Ripple said it deepened its relationship with brokerage firm TJM Investments by buying a minority stake that takes it further into the behind-the-scenes infrastructure that institutions use to trade and settle assets.
Ripple will support trading and clearing of TJM, a US-regulated broker-dealer, as part of the arrangement. The companies have not disclosed financial terms.
The relationship builds on Ripple’s institutional platform, Ripple Prime, which provides trading, financing and security tools for hedge funds, asset managers and family offices. TJM plans to use the connection to offer digital asset trading to clients in the coming months.
Instead of running an exchange or pushing new tokens, Ripple has positioned itself as a service provider for firms that already operate within traditional financial rules.
This approach is gaining traction as volatility, regulation and past exchange failures have made institutions more cautious about where and how they trade crypto.

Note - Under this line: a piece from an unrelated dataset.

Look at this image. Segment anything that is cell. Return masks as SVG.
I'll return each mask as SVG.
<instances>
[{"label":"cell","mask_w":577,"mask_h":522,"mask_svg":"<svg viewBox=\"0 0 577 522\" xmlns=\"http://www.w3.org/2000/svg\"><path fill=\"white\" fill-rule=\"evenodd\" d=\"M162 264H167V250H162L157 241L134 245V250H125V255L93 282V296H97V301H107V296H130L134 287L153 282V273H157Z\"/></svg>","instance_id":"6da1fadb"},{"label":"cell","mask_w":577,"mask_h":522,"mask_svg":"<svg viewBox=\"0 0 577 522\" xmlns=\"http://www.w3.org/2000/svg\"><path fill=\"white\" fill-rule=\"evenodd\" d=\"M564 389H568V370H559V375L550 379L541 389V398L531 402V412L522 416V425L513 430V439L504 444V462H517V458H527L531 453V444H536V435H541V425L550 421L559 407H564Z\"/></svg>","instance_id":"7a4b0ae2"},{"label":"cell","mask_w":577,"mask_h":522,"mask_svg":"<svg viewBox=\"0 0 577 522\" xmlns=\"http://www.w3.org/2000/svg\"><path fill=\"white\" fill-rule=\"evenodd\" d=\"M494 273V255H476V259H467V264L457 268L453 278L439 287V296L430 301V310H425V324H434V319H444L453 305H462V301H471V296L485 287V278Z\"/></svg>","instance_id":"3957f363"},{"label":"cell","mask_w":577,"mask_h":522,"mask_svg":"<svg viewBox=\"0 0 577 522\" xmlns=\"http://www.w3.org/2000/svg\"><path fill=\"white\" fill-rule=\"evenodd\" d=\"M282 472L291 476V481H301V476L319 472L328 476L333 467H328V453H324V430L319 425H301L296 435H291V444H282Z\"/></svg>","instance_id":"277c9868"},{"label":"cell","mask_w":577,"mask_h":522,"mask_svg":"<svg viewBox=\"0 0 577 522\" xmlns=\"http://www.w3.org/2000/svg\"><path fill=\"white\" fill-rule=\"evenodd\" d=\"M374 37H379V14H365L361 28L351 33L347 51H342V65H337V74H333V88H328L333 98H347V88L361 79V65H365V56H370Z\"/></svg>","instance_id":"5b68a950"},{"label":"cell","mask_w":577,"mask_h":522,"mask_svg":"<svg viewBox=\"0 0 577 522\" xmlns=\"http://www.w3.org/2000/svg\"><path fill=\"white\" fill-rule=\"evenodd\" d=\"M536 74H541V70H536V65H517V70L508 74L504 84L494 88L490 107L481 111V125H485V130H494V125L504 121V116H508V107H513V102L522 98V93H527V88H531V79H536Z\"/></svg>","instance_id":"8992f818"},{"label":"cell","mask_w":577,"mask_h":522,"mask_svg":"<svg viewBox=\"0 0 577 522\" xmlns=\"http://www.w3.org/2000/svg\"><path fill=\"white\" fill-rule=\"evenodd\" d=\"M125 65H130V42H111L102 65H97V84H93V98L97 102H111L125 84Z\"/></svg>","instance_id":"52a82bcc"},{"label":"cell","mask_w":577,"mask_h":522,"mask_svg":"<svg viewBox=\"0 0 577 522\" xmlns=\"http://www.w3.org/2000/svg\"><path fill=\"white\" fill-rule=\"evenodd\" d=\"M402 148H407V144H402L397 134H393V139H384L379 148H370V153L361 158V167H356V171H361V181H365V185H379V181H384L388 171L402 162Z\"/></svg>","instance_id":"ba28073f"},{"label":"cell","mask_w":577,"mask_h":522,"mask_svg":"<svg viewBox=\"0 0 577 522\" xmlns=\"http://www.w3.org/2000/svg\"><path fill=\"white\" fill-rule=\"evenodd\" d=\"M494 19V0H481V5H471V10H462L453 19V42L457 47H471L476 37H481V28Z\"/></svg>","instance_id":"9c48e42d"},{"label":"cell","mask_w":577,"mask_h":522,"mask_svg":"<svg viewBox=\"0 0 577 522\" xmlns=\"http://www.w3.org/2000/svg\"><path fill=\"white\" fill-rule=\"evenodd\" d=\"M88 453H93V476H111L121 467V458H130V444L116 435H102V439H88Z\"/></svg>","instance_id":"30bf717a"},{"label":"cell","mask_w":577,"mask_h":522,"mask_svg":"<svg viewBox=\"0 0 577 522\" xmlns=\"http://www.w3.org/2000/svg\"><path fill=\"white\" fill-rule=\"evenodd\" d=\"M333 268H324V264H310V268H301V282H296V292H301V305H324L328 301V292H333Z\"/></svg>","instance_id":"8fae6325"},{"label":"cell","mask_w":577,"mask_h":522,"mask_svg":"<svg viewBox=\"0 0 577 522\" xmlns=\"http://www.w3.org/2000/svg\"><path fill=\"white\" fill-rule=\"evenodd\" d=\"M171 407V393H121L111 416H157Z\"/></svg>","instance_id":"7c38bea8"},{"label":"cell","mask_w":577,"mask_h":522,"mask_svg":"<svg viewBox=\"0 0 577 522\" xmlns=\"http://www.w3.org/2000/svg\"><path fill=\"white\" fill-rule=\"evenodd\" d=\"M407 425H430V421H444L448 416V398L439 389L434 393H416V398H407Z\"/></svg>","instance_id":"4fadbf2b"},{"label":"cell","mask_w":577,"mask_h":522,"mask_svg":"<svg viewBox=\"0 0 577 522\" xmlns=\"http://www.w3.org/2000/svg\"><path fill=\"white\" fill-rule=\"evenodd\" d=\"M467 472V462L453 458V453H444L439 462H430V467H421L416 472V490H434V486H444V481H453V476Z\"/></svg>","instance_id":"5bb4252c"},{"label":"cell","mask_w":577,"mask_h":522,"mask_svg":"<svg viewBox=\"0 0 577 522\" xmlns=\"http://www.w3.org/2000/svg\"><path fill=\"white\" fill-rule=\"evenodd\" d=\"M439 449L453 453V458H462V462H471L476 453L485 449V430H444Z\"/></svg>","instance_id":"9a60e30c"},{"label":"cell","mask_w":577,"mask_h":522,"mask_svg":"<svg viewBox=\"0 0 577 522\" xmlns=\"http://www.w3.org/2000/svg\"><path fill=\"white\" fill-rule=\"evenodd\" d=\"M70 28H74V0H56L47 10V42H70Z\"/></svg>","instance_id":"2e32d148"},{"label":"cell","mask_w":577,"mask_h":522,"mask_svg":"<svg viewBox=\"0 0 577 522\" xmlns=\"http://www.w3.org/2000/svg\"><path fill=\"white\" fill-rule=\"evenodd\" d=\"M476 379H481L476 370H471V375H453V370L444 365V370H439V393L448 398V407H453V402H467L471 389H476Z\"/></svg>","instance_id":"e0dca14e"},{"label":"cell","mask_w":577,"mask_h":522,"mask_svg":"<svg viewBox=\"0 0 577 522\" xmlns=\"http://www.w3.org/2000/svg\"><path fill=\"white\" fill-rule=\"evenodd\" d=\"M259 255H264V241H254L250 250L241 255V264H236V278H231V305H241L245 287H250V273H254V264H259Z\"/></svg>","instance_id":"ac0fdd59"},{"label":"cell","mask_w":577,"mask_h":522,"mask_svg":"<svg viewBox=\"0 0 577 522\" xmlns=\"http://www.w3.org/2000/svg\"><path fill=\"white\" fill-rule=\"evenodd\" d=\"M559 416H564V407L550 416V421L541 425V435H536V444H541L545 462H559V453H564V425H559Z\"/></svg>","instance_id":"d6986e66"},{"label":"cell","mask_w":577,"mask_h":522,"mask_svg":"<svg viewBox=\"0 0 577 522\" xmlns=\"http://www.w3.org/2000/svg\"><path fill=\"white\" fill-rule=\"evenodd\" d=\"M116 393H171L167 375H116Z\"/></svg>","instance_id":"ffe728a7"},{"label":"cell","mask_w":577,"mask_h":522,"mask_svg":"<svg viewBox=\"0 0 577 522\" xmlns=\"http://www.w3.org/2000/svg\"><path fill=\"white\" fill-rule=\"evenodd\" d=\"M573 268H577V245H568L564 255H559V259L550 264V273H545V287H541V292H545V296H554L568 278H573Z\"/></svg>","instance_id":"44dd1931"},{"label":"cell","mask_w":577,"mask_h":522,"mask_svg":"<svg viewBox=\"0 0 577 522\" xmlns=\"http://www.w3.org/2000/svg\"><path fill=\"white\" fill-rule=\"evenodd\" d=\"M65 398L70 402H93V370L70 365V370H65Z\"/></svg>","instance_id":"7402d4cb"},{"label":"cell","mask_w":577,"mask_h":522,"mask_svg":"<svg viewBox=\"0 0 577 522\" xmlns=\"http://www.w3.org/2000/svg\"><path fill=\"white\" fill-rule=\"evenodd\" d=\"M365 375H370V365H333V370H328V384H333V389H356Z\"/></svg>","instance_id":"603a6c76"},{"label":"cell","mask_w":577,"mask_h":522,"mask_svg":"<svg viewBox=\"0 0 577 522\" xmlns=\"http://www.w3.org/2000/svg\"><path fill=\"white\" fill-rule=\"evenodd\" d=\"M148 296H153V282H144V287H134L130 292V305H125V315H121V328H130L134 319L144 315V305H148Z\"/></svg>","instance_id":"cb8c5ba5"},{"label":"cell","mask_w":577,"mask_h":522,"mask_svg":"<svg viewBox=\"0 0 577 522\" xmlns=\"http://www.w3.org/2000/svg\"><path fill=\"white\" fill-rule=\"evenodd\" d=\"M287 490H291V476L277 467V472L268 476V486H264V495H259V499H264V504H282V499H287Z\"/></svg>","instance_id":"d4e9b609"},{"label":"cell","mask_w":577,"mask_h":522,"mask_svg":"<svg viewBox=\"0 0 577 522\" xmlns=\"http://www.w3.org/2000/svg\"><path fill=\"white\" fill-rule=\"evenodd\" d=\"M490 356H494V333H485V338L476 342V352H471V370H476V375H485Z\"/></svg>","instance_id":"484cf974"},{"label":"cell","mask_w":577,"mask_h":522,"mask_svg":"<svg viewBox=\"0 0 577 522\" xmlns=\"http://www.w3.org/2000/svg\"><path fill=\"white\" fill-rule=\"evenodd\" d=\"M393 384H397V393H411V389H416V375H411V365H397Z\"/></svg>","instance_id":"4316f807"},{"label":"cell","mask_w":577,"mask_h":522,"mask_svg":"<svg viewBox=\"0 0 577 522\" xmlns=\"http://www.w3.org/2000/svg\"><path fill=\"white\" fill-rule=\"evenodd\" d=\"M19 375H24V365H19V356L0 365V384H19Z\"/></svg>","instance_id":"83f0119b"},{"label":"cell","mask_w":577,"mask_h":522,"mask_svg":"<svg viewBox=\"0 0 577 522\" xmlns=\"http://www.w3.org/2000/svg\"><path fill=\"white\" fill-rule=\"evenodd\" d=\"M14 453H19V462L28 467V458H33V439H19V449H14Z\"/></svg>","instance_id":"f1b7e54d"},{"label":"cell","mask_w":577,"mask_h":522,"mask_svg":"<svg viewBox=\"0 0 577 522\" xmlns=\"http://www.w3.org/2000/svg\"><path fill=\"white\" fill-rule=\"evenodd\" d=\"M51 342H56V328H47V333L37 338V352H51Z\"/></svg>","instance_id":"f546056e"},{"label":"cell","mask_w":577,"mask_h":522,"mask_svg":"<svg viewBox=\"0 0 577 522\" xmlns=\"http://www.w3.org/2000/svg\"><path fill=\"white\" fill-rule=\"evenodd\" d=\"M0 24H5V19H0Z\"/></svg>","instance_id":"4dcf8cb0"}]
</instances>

For large investors, the appeal is less about chasing returns and more about access to familiar market structures, regulated intermediaries and predictable settlement.
Deals like this reflect this shift, with crypto exposure increasingly flowing through prime-style brokers and platforms rather than offshore venues.
Ripple Prime has been building over the past year with the aim of mirroring traditional prime brokerage services with a service tailored to digital assets. The TJM investment reinforces this strategy, suggesting that Ripple is banking on long-term institutional positioning rather than short-term trading hype.